The ideal marriage is one in which there is healthy communication between the two spouses; the mode of working through difficulties includes negotiation, compromise and an ability to recognize and accept "feelings" but rise above them and deal with "facts."

The reality of many marital relationships is that not all people are capable of healthy communication. Instead, they initiate conversations with sarcasm and attacks, which may be subtle or obvious. And any response seems to increase the tension, unresolved difficulties and disappointments. This slow, and often insidious, invisible disintegration sometimes is not felt for years. Then, suddenly, one spouse may wake up to the fact that the distance between them is growing and the "walls" are becoming thicker. They seem to be leading parallel lives, with no real connection.

If such couples can work together to learn communication skills and become more respectful of each other, it is certainly possible to regain some degree of harmony. But, what happens when there is only effort on the part of one spouse and the other is simply not interested? When the hurtful words and behaviors become too painful, the healthier spouse must learn to defuse the damaging tirades that gnaw away at the marriage.

When we feel attacked or criticized, our automatic response is to defend ourselves with one of our three primitive (initial-automatic)) responses: fight, flight or freeze. For example:

(FIGHT) "You're so up-tight and nervous!" Automatic response: "If you'd help more, I wouldn't have to be uptight. You're just like your mother-always finding fault and demanding perfection."

(FREEZE) "Why can't you take an extra job to provide for our family?" Automatic response: withdrawal into silence and shame.

(FLIGHT)"Why is this house always so messy?" Automatic response: run away crying.

What is really needed at the instant of the hurt, are some "ready" responses that help you "switch gears" and think about a response that would be kinder and more productive, both to you and your spouse. The well-known suggestion to "count to ten" is important as it serves as a bridge between the lower, instinctive response and the higher, rational one. If you can reduce the sense of danger, you can reduce the initial "punch" and keep the "war of words" from escalating. (By the way, as an added benefit, this approach can also work wonders with children, who can be so tenacious in their questions and/or demands.)

With chronically critical people, you must learn to stop the urge to defend, explain or counter attack. While the critical person wants to "engage" you with provocative, accusatory statements, you must avoid responding with old "right-wrong," "win-lose," "fair- not fair!" patterns. You must also learn to avoid the thinking that "I can change him/her." You cannot be responsible for someone else's thought, speech or deed, only for your own. The commitment to peace rather than power is a serious step towards your own mental health and the health of your family.

Instead of getting into a power struggle with a person who constantly blames, shames and labels, I suggest a "refreshing" approach called the Pareve Response. Often, this response deflates the unhealthy patterns of fight, flight or freeze. This is not meant to be sarcastic or put anyone down, but simply to provide an alternative to destructive verbal dueling. It allows you to buy time, until the hurt has passed and you have given up the need for the other person's understanding and approval. Following are some major "pareve responses" to various accusations or criticisms.

Short task: According to the text on communication in marriage, what are the three primitive responses people use when they feel attacked or criticized?

Data segment:
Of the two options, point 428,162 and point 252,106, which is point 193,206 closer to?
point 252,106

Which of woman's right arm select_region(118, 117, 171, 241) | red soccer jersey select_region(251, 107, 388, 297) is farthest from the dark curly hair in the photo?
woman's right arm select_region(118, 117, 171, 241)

Task output: Fight, flight or freeze.